Inheritance Tax — A comparative analysis
Ann Mumford (Senior Lecturer in Tax, Queen Mary School of Law) has recently posted on SSRN her article entitled From Dahomey, to London, to DC: ‘Marketing’ Wealth with the Proposal for a Comprehensive Inheritance Tax.
Here is a summary of her article:
This paper was presented at the September 19, 2008 NYU Tax Law Review Symposium addressing Prof. Lily Batchelder’s proposal to implement a comprehensive inheritance tax. This draft essay seeks to demonstrate that the comprehensive inheritance tax proposal involves a just tax. The idea of justice in taxation frequently involves linking benefits to taxation, and is explored in different ways in tax legal scholarship. On the question of inheritance taxation, however, justice is frequently determined within a socio-political mire of competing objectives. Given the political capital involved, it can be difficult to construct arguments effectively, especially if one is arguing for the adaptation of a different form of taxation of inherited wealth.
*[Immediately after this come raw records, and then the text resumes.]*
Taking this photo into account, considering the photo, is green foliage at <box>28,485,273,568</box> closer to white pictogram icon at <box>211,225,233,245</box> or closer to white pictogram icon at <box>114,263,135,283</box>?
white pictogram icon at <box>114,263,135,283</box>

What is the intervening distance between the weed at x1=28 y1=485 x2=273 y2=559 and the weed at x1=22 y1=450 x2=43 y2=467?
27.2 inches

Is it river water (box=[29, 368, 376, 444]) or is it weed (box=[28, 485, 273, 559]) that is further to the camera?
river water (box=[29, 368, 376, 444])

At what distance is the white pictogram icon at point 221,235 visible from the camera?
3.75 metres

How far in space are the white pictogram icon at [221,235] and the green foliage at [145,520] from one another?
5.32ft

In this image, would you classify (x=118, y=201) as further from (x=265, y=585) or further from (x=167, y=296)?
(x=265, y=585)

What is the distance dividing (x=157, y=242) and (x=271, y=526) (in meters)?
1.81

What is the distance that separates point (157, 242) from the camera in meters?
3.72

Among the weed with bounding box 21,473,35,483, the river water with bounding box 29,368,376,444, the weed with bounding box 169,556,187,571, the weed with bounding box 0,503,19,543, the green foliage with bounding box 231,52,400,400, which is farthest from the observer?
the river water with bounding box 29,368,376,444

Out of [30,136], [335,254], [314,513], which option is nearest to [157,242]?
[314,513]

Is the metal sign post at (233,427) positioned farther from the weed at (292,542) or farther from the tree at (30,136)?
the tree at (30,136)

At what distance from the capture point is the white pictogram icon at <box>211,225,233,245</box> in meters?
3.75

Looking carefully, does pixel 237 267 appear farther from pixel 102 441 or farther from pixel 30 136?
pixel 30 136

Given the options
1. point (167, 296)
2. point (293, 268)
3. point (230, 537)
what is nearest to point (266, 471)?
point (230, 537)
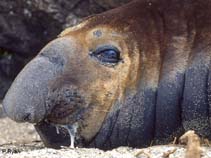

This paper acknowledges that the comprehensive inheritance tax will face the problem of politics, as the issue of inheritance taxation is intensely political, and its unpopularity has been the subject of valuable academic analysis. Its spectre of repeal in the US has had an enormous impact in the UK, and elsewhere. Thus this draft response to the proposal for a comprehensive inheritance tax has started from a point of acknowledgment of comparative impact.